Chromatography Forum

Hi,

I have a question concerning the precision (moreover the repeatability) of an LC-MS/MS system.

I read that for LC-UV, repeatability of retention time and area should be CV%<0.5%.

What about LC-MS/MS? I think the retention time should have the same repeatability as LC-UV. What about the peak area? If I run for example a clean standard five times on the same day, what %CV is acceptable?

Thanks!

Just a rough number would be nice...

If I inject a clean standard for example 5 times after each other, what should CV% (=standard deviation/mean) be like? Smaller than 0.5%? 1%? 2%? 5%? 10%?

Thanks

was your system qualified? if so maybe you can find some data in system qualification documents

in hplc-uv injection precision is part of system qualification

I found some values for LC-UV, but our LC is coulped to a MS/MS. I couldn't find any data about the precision of an LC-MS/MS system...

i've searched spome documents and i see that mass calibration is done for MS systems

i think it depends on the purpose of the method how much uncertainity is allowable

this article may be good to start
Anal Bioanal Chem (2006) 386: 38–45
Validation and qualification: the fitness for purpose of mass
spectrometry-based analytical methods and analytical systems

Hi,
Googling horwitz equation may help you to find a rough number.
Just be careful and keep in mind that these are only estimations to help you to find the correct order of magnitude to perform real tests.
Hope this helps,
Bulent

As you can tell, since no one will state "a number" for area repeatability, it varies tremendously depending on the compound, the matrix, and the MS ionization method/conditions.

I'll stick my neck out and opine that the repeatability of LC-MS is generally worse than that of LC-UV, which is why you see so much more use of internal standards in LC-MS.

Thanks for the replies!

@ Tom Jupille: I agree with your statement, my simple tests with caffeïne standard shows a repeatability of area of ~0.1% using LC-UV, while a CV% of 1.5-2% is seen using LC-MS/MS. So I suppose this is normal!

Wow!
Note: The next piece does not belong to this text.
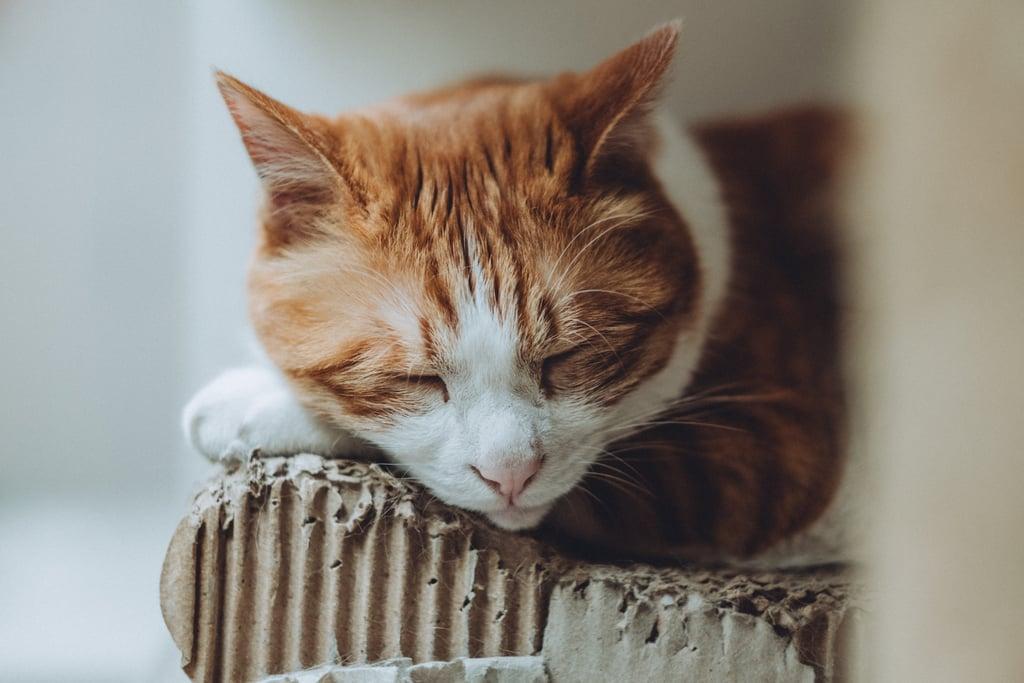 Boxes make the best nap places.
You must be quite an analytical chemist! I feel lucky to get a CV of 1% by UV/RID and 5% by LC/MS. Nicely done!

I think it is less than 10%

From test I've done to check the performance of our lcms system, I obtained the folowing results:

1) RT between 2.79 and 2.81min

2) Peak area %CV=0.48%

this sample was the same "system precision" mix (of course stored @ 4CDeg) used during the instrument qualification performed around 4months before.
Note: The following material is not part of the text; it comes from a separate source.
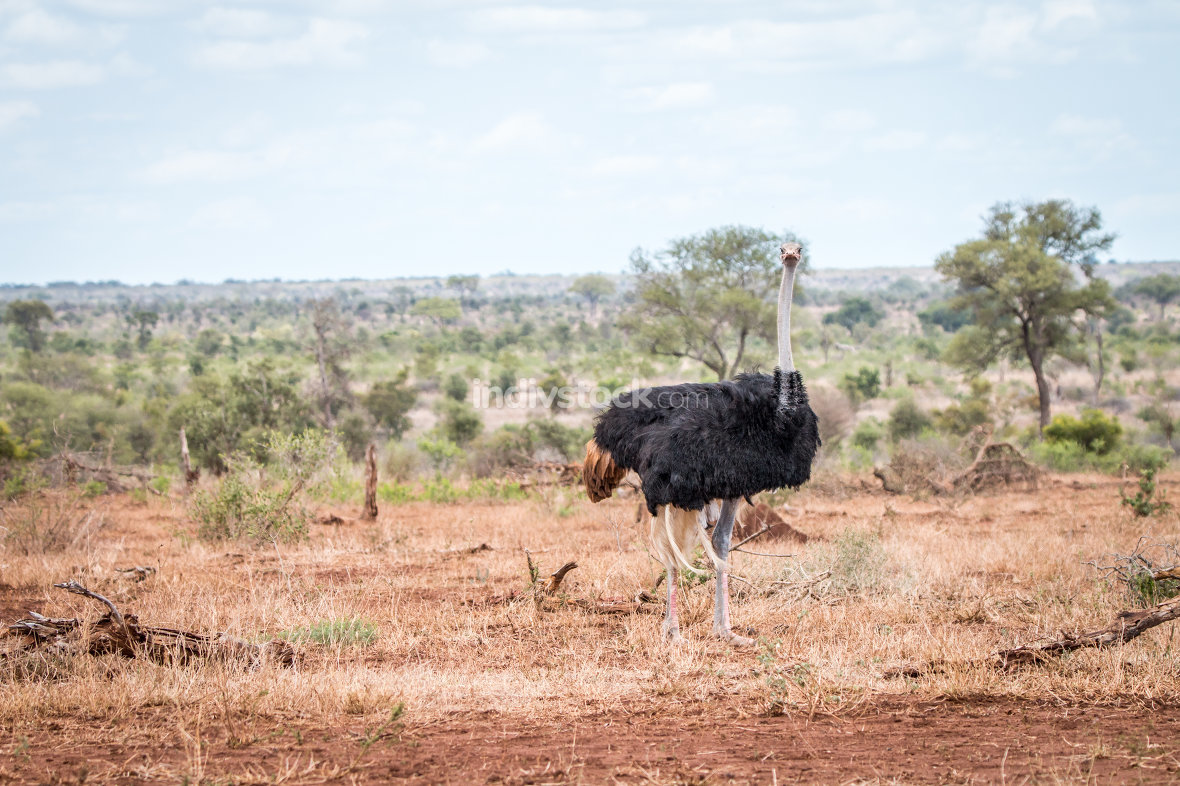 Ostrich walking in the bush.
As stated before, the instrument specifications indicated by the vendor play a big part in your results.


I forgot to mention that the results are over 10injections.

So in order to do precision on a lcms system, are you looking at the chromatogram (total ion count) or the spectrum? I have tried using reserpine solution to perform a precision test, but the values are way off. I was hoping to combine our signal to noise test using reserpine into a system IQ (non-validated) if we could get good cv.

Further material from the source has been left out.